[29] Hide in Me

21.5K 1.8K 184
                                    

“Although it's hard, you don't have to be alone. I'm ready to listen.”

   

SETELAH menyerahkan tumpukan lembar jawaban milik kelasnya, Thalia segera pamit undur diri dari ruang para dosen berada. Baru saja mata kuliah hari ini mengadakan kuis dan Thalia ditunjuk mengumpulkan lembar jawaban dan mengantarnya ke ruang berakhir.

Begitu berhasil keluar dari sana, helaan napas lega keluar dari mulutnya. Tugasnya sudah berakhir jadi kini dia bisa menyusul Pevita yang pasti sudah memesankan makanan untuknya di kantin.

“Thalia!”

Kontan saja Thalia menoleh, menemukan Daniel berlari menghampirinya lalu mendesah lega begitu berdiri di hadapannya. Lelaki itu membenarkan ransel hitam di bahu lebarnya sebelum membuka percakapan disertai senyum nan khas.

“Kemarin kamu nggak masuk. Sakit, ya? Dengar dari Pevita dua hari lalu kamu sempat pingsan di FISIPOL.”

Um ... iya, kayaknya aku kecapean. Tapi sekarang aku udah sehat lagi, kok.”

“Aku bisa lihat itu. Syukurlah.” Ada kelegaan terpetak jelas di ucapan maupun ekspresi Daniel. “Aku beneran kaget karena baru tau kemarin. Itu pun kalau aku nggak nanya Pevita, aku nggak bakal tau kenapa kamu nggak masuk. Terus, katanya kamu dijemput pulang sama Atha, ya?”

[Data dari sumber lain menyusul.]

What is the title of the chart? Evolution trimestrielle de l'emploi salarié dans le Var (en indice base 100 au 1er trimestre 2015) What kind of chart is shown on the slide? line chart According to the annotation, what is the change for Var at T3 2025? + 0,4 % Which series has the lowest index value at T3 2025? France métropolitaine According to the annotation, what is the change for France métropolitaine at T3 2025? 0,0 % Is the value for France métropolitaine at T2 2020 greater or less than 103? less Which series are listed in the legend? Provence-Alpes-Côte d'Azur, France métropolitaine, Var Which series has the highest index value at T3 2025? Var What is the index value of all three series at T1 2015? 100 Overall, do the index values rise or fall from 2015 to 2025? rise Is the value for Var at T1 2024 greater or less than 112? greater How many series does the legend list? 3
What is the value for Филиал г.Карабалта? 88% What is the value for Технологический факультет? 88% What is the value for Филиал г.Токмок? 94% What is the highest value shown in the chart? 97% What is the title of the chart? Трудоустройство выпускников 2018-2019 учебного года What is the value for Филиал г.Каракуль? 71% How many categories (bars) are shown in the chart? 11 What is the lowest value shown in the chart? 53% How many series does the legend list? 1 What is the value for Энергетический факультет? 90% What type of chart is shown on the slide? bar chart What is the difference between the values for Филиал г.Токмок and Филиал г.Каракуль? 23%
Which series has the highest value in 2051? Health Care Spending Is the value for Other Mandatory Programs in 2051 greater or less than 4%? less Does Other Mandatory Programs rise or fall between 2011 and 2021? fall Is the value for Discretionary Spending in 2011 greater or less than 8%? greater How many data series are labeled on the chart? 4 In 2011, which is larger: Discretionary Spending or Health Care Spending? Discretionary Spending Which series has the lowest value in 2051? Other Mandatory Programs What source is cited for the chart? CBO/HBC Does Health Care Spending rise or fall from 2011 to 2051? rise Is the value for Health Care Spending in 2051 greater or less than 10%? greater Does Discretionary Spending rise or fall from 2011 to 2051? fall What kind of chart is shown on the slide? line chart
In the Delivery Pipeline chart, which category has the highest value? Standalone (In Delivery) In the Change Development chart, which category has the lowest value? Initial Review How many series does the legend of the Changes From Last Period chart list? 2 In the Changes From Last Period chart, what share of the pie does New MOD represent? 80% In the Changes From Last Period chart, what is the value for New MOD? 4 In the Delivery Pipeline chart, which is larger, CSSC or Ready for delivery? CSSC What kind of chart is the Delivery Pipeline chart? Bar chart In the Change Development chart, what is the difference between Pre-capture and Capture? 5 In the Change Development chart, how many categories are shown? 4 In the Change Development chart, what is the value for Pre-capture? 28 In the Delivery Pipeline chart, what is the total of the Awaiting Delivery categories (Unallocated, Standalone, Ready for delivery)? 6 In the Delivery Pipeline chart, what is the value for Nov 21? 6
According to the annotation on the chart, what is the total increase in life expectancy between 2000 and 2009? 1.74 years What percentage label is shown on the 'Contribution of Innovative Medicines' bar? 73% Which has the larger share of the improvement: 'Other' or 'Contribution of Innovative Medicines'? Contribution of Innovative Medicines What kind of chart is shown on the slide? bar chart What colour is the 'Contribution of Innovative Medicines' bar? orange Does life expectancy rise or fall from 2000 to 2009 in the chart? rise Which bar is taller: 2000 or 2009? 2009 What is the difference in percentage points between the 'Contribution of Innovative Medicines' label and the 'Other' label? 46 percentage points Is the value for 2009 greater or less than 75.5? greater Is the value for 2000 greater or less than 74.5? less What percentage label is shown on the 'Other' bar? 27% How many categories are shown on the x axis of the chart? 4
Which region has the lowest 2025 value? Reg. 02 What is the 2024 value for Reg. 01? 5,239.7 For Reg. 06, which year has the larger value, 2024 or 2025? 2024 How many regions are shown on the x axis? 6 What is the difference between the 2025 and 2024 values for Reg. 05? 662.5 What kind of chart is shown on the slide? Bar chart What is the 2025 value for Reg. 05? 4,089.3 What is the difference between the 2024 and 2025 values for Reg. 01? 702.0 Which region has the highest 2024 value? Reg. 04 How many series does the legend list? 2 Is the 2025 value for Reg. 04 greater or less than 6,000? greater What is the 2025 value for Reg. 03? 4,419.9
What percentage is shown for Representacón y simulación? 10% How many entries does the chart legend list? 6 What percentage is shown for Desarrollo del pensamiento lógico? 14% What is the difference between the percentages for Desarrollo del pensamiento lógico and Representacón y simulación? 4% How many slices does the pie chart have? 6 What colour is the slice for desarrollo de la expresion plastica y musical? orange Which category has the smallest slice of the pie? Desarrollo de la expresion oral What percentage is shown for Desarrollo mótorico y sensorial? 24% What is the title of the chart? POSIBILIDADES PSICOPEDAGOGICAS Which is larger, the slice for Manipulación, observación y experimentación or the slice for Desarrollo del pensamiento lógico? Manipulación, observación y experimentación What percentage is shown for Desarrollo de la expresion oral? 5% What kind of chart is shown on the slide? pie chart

“Aku emang minta tolong dia buat jemput,” jawab Thalia disertai senyum canggung. Ingatannya kembali memutar momen di mana dia menelepon Atha, menangis sampai meminta tolong pada lelaki itu seakan hanya Atha yang mampu menolongnya.

Kalau dipikir-pikir, memalukan rasanya sudah berani bertindak demikian. Thalia sungguh tidak dapat berpikir panjang saat itu.

Ditambah, mengingat Atha sama saja mengingat kekonyolannya kemarin. Thalia masih mewanti-wanti, apakah Atha mengetahui perbuatannya di media sosial kemarin atau tidak.

“Oya, kamu udah kumpulin makalah buat Pak Doni? Kemarin dia bilang masih kasih peluang buat yang nggak masuk kemarin buat kumpulin hari ini.” Daniel berhasil menarik Thalia dari lamunan singkat.

“Udah aku kumpulin tadi pagi. Tapi, nggak ada tugas dari dia kemarin, 'kan?”

“Nggak ada. Kemarin kita nuntasin bab dua karena minggu depan mau ngadain kuis. Catatannya lumayan banyak. Aku bisa pinjamin ke kamu buat disalin kalau mau.”

“Boleh?” tentu saja Thalia menyambutnya antusias. Ke mana lagi dia bisa mendapatkan hal sama kalau bukan Daniel yang terkenal paling rajin menyimak di kelasnya? Thalia bahkan meragukan Pevita bisa melakukan hal sama mengingat temannya itu justru lebih banyak menyalin catatan darinya.

Daniel dengan senang hati merogoh ransel hitamnya, mengeluarkan satu buku catatan untuk diserahkan pada Thalia. “Bisa kamu kembaliin hari Senin besok, kok,” celetuknya diselingi cengiran menawan. Menular begitu saja pada Thalia. Menjadikannya pemandangan menarik di mata Daniel. “Tha, aku boleh minta nomor handphone kamu?”

“Eh?” ada kilatan kaget melintas di mata jernih Thalia. Kaki-kakinya sampai berhenti melangkah. Di mana reaksinya berhasil membuat seorang Daniel menggumam salah tingkah.

“Aku belum punya nomor kontak kamu kalau keinget mau nanya sesuatu pas lagi nggak di kampus. Kayak kemarin juga, aku kebingungan mau nanyain kabar kamu. Pevita nggak mau ngasih karena masalah privasi. Aku rasa memang harus minta ijin ke kamu secara langsung.” Daniel mengamati ekspresi melongo Thalia terlebih dulu. “Jadi, boleh nggak?”

“Oh ... um ... iya, ya.” Thalia terkekeh sumbang.

Padahal mereka teman sekelas. Sering bertemu dan mengobrol, terkadang juga suka bertukar pikiran masalah materi kuliah. Tapi hanya sampai sebatas itu. Kalau dipikir-pikir, sifat Thalia yang terlalu membatasi hal apapun membuatnya semakin terlihat tertutup di mata banyak orang. Termasuk Daniel.